# Work instructions
Turn every line of the entries below into a numbered list, skipping blank lines and leaving out the pictures.

# Provided material
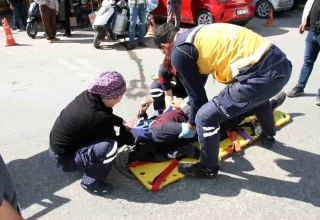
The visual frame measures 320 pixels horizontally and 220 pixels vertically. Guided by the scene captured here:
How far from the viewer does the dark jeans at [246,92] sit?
2.48 meters

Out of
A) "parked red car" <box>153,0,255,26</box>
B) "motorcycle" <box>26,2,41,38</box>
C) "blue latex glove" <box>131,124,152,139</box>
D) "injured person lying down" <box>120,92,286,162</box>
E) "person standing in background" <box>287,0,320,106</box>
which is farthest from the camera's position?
"parked red car" <box>153,0,255,26</box>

# Finished answer
1. The visual frame measures 320 pixels horizontally and 220 pixels vertically. Guided by the scene captured here:
2. How far from the viewer does the dark jeans at [246,92] sit?
3. 2.48 meters
4. Out of
5. A) "parked red car" <box>153,0,255,26</box>
6. B) "motorcycle" <box>26,2,41,38</box>
7. C) "blue latex glove" <box>131,124,152,139</box>
8. D) "injured person lying down" <box>120,92,286,162</box>
9. E) "person standing in background" <box>287,0,320,106</box>
10. which is farthest from the camera's position?
11. "parked red car" <box>153,0,255,26</box>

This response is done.